◆ BRIEF: Verbatim copy without images: repeat the records in full.

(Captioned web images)
=== Begin Enclosure ===

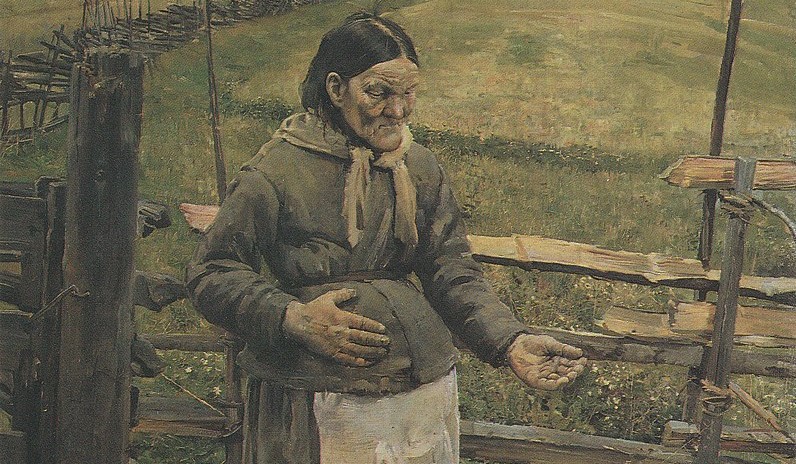 Gammel dame og katt (1885)&nbsp;<span>(+)</span>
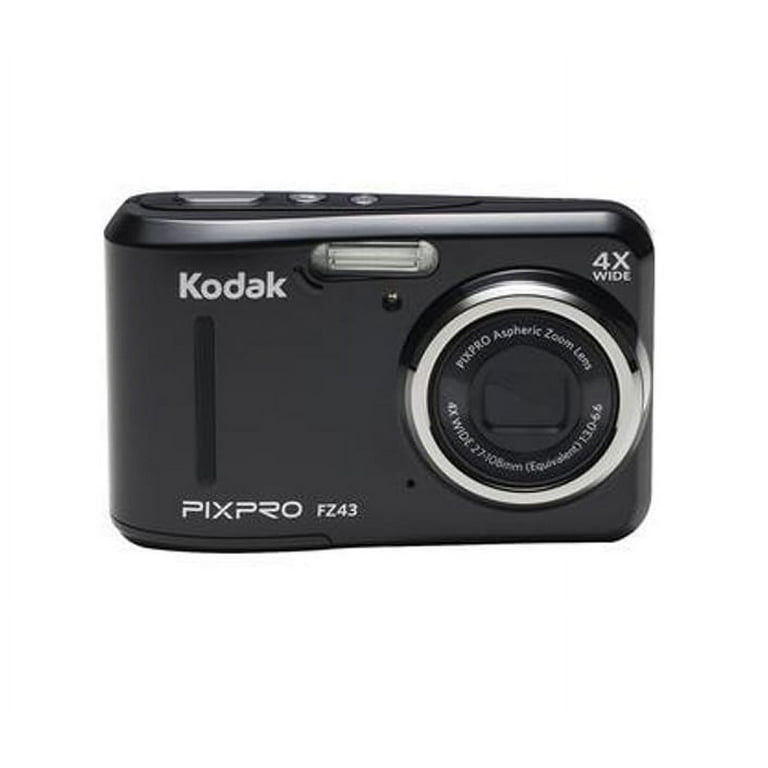 Kodak PIXPRO FZ43 16.2 Megapixel Compact Camera, Black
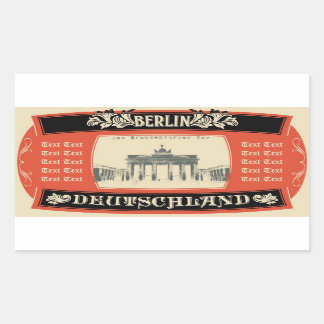 Sticker van Berlijn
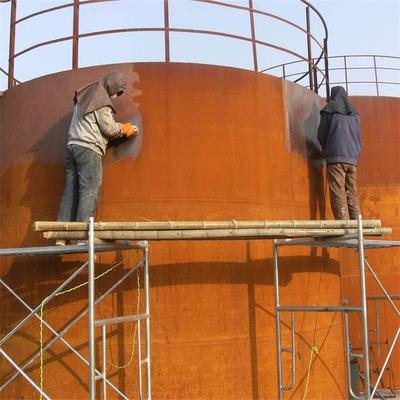 宜賓高縣冷卻塔美化防腐公司 好宜賓高縣窯爐爐架除銹刷漆工程施工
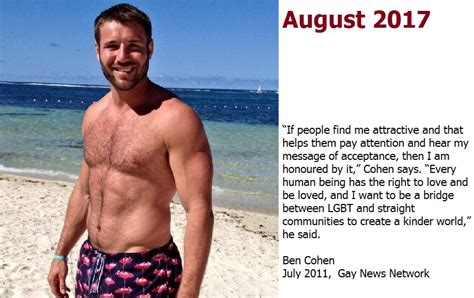 stonewall gazette unofficial ben cohen 2017 calendar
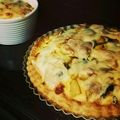 meg_1122's cooksnap of when they made 簡単分量のお手軽キッシュ♪.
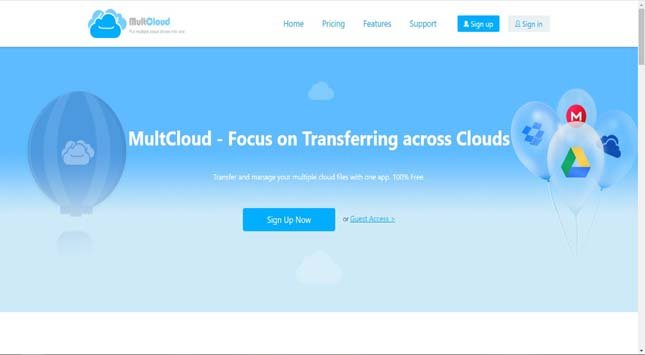 Migrate Files from Google Drive to Dropbox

=== End Enclosure ===

◆ RESULT:
 Gammel dame og katt (1885)&nbsp;<span>(+)</span>
 Kodak PIXPRO FZ43 16.2 Megapixel Compact Camera, Black
 Sticker van Berlijn
 宜賓高縣冷卻塔美化防腐公司 好宜賓高縣窯爐爐架除銹刷漆工程施工
 stonewall gazette unofficial ben cohen 2017 calendar
 meg_1122's cooksnap of when they made 簡単分量のお手軽キッシュ♪.
 Migrate Files from Google Drive to Dropbox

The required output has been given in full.